Indo-Pacific slender worm-eel

Scientific classification
- Kingdom: Animalia
- Phylum: Chordata
- Class: Actinopterygii
- Order: Anguilliformes
- Family: Ophichthidae
- Genus: Scolecenchelys
- Species: S. gymnota
- Binomial name: Scolecenchelys gymnota (Bleeker, 1857)
- Synonyms: Muraenichthys gymnotus Bleeker, 1857; Scolecenchelys gymnotus (Bleeker, 1857); Muaenichthys gymnotus Bleeker, 1857; Sphagebranchus huysmani Weber, 1913; Muraenichthys fowleri Schultz, 1943;

= Indo-Pacific slender worm-eel =

- Authority: (Bleeker, 1857)
- Synonyms: Muraenichthys gymnotus Bleeker, 1857, Scolecenchelys gymnotus (Bleeker, 1857), Muaenichthys gymnotus Bleeker, 1857, Sphagebranchus huysmani Weber, 1913, Muraenichthys fowleri Schultz, 1943

Species of fish

The Indo-Pacific slender worm-eel (Scolecenchelys gymnota, also known as the Slender worm eel) is an eel in the family Ophichthidae (worm/snake eels).

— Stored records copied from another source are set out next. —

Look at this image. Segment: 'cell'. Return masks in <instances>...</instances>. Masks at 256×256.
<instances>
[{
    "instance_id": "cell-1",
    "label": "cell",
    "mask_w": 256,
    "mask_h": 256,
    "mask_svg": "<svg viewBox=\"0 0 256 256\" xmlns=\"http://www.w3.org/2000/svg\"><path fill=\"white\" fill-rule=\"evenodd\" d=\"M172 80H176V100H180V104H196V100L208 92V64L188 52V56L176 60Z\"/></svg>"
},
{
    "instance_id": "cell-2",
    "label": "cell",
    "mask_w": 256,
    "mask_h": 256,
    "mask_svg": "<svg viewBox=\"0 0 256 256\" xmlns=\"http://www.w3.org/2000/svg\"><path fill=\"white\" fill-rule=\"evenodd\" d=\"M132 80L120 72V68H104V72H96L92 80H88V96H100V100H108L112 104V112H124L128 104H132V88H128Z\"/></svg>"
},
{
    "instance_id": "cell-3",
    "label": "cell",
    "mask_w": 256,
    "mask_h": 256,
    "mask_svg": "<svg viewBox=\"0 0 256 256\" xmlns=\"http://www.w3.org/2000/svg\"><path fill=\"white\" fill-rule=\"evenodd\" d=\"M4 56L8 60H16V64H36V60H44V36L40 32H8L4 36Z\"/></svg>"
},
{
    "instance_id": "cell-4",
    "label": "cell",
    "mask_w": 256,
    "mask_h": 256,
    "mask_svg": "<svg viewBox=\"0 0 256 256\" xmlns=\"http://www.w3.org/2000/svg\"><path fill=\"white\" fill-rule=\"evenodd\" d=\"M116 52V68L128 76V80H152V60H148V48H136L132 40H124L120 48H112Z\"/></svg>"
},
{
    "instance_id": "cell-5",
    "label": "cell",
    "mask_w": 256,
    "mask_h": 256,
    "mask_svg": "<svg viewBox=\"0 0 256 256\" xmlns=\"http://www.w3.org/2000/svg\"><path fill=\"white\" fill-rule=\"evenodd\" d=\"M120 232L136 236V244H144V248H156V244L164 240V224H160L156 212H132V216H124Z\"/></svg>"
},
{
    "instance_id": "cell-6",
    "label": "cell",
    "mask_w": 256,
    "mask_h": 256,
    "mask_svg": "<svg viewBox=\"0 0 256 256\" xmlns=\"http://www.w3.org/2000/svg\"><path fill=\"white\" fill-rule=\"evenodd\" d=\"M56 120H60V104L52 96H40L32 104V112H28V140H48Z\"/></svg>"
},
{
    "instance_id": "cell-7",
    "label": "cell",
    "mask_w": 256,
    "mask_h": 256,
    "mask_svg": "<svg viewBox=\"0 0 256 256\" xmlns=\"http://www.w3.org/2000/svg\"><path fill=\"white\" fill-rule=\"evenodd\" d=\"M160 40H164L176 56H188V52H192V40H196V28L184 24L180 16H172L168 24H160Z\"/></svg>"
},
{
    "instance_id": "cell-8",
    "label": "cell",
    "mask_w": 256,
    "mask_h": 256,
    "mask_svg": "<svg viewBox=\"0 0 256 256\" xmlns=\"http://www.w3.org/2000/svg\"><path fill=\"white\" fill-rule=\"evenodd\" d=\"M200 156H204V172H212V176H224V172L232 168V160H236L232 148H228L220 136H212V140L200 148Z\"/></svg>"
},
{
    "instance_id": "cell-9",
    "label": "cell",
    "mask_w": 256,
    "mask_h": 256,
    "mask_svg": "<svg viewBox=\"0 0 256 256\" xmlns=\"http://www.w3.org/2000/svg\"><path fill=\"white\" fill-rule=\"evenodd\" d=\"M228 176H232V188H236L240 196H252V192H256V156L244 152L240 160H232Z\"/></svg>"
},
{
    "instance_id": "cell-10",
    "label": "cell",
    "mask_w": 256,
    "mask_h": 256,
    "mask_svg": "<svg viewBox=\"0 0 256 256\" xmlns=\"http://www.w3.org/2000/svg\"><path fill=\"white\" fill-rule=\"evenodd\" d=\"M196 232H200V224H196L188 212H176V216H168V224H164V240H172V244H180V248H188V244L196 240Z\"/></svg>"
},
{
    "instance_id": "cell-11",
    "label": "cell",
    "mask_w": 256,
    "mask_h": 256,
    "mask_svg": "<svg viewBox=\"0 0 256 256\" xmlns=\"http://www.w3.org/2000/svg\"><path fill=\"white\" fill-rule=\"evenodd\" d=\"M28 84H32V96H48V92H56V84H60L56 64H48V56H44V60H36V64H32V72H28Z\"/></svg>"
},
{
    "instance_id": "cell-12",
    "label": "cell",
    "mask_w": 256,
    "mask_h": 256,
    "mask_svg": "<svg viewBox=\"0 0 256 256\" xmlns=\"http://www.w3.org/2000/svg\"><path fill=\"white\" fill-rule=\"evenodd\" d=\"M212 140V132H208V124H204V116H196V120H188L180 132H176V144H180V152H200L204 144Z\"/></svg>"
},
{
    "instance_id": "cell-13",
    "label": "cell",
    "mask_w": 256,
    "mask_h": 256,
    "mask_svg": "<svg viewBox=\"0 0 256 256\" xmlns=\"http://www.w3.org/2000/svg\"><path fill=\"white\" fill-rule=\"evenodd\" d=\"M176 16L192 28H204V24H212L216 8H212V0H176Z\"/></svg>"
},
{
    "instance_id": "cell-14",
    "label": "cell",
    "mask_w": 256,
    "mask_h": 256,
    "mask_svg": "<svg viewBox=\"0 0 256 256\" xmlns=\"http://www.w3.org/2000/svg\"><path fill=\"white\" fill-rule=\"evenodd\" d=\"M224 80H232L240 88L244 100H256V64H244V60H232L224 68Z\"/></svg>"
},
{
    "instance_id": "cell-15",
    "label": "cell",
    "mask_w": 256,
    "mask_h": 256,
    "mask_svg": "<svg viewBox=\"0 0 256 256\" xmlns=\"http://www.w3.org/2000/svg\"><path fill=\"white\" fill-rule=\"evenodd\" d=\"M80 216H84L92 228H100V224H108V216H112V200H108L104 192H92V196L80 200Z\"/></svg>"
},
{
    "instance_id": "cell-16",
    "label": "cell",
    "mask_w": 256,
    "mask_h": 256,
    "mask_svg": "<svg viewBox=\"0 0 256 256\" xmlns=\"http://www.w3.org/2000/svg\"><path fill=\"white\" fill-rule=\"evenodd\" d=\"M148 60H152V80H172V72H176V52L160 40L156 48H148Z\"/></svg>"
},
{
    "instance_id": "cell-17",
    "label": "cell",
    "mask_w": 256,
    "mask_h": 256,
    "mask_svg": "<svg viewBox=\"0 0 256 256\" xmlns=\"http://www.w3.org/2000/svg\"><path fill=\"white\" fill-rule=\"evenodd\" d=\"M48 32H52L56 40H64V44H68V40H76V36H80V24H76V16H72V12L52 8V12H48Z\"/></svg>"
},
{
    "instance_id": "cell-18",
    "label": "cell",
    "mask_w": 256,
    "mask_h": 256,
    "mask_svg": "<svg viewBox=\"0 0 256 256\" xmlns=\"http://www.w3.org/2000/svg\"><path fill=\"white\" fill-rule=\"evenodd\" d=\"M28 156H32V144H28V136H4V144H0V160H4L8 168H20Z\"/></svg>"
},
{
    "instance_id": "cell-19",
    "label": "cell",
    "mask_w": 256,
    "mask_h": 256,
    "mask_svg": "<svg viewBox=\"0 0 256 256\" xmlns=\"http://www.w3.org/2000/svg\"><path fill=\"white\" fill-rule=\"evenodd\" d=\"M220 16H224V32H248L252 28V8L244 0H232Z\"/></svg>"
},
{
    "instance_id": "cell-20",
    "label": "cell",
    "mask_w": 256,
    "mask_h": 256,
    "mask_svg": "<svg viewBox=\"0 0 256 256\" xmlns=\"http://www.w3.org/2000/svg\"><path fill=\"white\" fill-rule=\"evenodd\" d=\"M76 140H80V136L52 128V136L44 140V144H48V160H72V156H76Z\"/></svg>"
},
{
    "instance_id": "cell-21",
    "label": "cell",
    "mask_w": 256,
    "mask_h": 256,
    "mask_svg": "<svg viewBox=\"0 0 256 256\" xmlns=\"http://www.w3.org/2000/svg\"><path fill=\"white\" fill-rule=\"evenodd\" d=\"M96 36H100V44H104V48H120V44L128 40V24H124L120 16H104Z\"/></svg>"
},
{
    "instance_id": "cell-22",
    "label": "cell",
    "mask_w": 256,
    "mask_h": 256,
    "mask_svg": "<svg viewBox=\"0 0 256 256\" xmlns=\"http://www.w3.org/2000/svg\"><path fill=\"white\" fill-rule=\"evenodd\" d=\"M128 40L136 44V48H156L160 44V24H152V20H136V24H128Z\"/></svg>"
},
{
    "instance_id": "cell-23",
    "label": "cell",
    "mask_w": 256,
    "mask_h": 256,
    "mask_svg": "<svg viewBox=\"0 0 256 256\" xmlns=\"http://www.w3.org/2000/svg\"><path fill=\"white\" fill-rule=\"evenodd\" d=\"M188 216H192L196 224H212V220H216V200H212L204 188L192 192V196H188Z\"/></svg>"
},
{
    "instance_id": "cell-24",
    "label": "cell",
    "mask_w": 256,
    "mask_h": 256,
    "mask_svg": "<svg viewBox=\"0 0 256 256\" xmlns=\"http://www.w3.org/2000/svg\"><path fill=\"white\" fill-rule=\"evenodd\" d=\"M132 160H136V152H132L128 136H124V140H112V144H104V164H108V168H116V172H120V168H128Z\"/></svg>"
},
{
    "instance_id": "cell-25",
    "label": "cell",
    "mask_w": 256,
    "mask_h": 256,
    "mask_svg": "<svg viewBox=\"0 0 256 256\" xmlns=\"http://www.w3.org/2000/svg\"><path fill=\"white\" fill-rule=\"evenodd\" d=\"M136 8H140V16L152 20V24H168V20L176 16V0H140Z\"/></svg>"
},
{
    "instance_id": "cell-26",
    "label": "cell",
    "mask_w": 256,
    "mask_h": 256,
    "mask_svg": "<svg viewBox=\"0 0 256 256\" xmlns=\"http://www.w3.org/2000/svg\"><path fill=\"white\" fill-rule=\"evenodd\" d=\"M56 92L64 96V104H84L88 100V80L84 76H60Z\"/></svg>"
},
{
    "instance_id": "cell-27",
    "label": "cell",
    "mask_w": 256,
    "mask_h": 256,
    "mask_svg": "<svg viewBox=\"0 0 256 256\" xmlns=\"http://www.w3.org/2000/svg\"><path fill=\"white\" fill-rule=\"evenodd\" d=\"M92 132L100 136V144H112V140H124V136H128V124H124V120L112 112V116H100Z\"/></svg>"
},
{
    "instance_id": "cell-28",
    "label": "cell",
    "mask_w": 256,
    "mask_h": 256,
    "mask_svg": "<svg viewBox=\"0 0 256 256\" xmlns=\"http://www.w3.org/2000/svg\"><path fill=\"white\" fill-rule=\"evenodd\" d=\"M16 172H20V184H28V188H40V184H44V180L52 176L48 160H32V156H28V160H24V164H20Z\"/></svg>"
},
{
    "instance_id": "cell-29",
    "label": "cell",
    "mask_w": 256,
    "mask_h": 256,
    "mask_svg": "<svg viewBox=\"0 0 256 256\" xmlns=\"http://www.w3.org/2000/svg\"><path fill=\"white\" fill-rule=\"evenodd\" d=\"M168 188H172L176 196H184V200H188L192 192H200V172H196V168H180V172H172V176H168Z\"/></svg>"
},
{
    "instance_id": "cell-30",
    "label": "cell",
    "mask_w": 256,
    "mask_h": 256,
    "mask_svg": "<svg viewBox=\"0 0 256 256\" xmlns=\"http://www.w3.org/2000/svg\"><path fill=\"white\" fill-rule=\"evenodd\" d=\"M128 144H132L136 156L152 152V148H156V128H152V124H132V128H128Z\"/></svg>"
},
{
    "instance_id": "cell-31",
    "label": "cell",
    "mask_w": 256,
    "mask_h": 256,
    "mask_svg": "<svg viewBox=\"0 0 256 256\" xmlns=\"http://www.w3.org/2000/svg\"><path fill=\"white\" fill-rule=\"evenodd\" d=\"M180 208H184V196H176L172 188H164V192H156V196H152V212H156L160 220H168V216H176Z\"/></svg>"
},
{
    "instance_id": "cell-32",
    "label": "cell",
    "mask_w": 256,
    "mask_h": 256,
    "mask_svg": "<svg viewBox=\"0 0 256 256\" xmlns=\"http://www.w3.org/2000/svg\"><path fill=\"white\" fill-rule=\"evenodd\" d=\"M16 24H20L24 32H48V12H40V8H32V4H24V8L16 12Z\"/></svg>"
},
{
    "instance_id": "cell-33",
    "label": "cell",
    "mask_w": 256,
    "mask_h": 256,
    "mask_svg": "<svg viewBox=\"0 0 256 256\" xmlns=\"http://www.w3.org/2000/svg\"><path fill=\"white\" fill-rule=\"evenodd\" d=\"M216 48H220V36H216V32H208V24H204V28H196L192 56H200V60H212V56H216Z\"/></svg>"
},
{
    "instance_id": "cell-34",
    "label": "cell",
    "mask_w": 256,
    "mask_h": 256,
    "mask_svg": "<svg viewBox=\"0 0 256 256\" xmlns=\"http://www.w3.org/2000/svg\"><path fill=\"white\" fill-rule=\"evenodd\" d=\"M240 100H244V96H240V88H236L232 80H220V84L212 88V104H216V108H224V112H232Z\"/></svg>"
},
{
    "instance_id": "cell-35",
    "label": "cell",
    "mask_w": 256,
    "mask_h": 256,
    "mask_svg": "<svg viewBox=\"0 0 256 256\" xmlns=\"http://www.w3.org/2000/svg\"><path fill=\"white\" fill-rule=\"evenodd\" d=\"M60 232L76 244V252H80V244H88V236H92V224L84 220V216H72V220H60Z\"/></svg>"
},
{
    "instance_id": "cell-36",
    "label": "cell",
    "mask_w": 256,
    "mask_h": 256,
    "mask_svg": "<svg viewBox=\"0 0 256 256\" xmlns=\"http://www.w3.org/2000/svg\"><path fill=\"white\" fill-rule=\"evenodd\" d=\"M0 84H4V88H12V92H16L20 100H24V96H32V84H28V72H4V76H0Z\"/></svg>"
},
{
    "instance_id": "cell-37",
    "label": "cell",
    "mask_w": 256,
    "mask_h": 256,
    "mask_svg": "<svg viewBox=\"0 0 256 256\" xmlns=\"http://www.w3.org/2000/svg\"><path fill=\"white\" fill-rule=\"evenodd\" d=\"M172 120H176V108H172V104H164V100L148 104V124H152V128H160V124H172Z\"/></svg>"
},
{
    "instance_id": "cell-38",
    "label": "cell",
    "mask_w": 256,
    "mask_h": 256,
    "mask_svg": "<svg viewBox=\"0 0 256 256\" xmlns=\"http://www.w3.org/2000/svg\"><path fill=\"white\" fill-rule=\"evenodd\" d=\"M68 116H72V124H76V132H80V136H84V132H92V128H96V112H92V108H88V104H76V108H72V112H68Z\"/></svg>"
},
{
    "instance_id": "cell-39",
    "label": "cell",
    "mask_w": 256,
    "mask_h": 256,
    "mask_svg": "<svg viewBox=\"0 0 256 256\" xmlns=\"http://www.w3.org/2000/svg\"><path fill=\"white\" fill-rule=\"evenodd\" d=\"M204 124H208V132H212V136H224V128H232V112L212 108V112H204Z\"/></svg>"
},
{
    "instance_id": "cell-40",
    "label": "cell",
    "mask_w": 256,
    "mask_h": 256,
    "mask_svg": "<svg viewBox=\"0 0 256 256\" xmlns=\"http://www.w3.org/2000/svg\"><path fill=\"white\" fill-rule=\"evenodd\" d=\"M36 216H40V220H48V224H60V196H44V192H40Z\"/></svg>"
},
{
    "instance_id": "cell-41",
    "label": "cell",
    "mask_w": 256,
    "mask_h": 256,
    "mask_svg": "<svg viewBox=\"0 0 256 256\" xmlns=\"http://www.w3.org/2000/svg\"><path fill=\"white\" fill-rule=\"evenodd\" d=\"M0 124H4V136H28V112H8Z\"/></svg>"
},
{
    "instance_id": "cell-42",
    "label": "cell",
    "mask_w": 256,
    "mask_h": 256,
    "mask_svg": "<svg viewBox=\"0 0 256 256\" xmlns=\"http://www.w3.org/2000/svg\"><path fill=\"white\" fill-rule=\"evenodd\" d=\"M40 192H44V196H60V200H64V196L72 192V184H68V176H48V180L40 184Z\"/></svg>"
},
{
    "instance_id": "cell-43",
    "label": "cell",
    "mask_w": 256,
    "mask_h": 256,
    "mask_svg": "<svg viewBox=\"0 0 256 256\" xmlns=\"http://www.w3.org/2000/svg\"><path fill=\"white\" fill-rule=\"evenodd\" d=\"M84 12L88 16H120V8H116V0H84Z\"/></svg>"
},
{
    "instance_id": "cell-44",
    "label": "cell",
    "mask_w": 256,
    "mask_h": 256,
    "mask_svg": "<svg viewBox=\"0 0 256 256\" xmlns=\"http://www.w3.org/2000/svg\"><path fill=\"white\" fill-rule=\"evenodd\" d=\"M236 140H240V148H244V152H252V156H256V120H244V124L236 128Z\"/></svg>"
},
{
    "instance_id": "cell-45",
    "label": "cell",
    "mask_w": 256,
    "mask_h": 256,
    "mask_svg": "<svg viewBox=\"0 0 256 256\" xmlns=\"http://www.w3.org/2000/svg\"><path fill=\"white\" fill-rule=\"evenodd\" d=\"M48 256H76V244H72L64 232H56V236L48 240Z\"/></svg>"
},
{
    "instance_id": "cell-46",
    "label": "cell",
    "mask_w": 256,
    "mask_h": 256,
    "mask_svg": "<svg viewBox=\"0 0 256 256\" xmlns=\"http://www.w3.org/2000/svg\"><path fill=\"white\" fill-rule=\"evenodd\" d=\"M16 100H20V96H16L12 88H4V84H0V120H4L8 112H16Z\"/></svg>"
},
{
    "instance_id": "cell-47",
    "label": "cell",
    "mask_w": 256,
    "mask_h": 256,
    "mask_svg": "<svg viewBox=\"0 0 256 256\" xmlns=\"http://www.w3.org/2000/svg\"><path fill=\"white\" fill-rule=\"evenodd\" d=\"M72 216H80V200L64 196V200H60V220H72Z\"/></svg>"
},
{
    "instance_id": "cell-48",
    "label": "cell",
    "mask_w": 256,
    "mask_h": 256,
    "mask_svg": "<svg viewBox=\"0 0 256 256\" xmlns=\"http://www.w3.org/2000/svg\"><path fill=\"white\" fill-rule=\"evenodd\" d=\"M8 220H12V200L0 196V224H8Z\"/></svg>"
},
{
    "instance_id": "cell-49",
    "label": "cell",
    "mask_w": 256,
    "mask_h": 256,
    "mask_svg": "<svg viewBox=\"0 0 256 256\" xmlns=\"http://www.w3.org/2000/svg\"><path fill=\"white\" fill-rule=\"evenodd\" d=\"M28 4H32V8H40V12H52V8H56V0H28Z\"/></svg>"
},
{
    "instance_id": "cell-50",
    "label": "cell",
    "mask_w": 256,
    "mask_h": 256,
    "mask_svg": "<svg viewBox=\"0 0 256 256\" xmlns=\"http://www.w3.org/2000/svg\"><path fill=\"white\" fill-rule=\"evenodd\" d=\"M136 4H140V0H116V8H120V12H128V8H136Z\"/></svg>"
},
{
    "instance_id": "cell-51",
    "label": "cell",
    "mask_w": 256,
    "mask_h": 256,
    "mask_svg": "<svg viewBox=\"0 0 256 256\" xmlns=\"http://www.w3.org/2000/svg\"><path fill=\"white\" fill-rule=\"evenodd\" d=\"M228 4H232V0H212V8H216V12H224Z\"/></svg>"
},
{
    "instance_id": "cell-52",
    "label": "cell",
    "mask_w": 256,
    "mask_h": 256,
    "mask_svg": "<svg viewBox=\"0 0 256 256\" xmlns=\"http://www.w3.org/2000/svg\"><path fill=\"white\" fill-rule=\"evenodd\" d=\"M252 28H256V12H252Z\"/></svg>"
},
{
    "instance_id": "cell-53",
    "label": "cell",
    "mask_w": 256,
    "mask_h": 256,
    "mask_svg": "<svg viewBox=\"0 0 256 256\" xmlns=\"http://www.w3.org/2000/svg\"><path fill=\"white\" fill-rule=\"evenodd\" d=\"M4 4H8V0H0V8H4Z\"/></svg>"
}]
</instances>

It was described by Pieter Bleeker in 1857. It is a marine, tropical eel which is known from the Indo-Pacific, including the Red Sea, East Africa, the Line Islands, the Society Islands, Johnston Island, Japan, Rapa Iti, Micronesia, and the southern Great Barrier Reef. It forms burrows in inshore sediments of loose gravel and sand. Males can reach a maximum total length of 38 cm.